Friday, January 30, 2015
The Right Tools for the Job
In the course of my life I have interacted with two different good people who have very similar gifts and challenges. They are both friendly and engaging and intelligent. They are both blunt speakers and they both have a reduced ability to comprehend or care how their blunt words are received. They speak confidently and authoritatively what they believe is true, illustrate and back up their points articulately and, when it comes to conversations, are only at peace when they've been the last one to speak.
What an interesting set of gifts and challenges..
So, today I was thinking about gifts and challenges and the work we engage in.

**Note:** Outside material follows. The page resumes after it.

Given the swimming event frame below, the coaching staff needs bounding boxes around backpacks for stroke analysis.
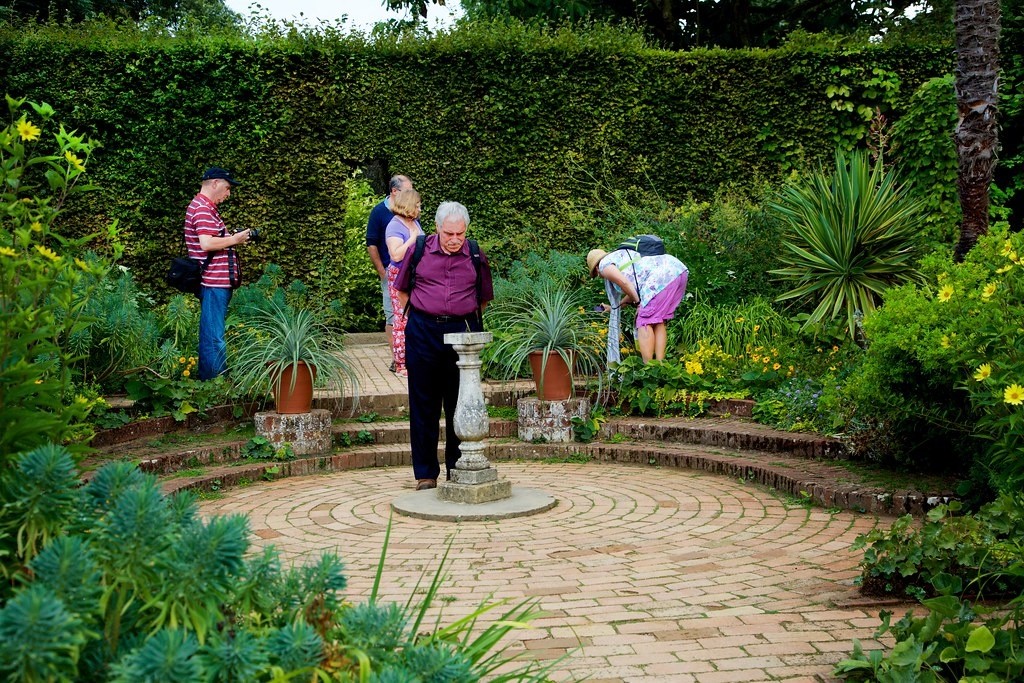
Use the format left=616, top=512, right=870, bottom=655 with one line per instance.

One of these two friends of mine has chosen a profession where those gifts and challenges have served her and others well. She is a lawyer and is a fabulous, successful and daunting courtroom presence and ally for abused and fearful individuals in divorce cases. My other friend has chosen a profession where his gifts and challenges make his work difficult, and he is mystified and frustrated when he finds that he has alienated coworkers. He cannot understand why what seems so right to him seems so wrong to them.
If he were a well-trained and experienced search and rescue coordinator, he'd be exactly the sort of person I'd want heading my local search and rescue teams If he'd chosen a military profession he'd have just the right set of gifts to get a bunch of young marines to not only shape up but fly right and live straight. Political experience? He could testify to Congress in no uncertain terms about the ramifications of a bill they were considering, and like my other friend, with good legal training he'd be an effective legal advocate for the abused or intimidated.
But years ago he chose a different profession. And though he finds the work interesting and engaging and he's financially successful at it, he continues to experience the frustrations I mentioned at a higher than average frequency.
While mulling these observations I remembered something my father said in a group conversation about a book. In it is a man on a road trip on a motorcycle. In that narrative the motorcycle breaks down on a stretch of highway and the author describes the range of emotions a man can experience when that happens.
"How do you think or respond," asked one of the group, "when something like that happens to you; when something you need to work, breaks? Do you get angry, do you get discouraged, do you blame yourself or someone else, do you get frustrated? What do you do?"
Various people gave various answers. My father's honest answer when he was asked was, "I generally think that the problem is that I don't yet have the right tools."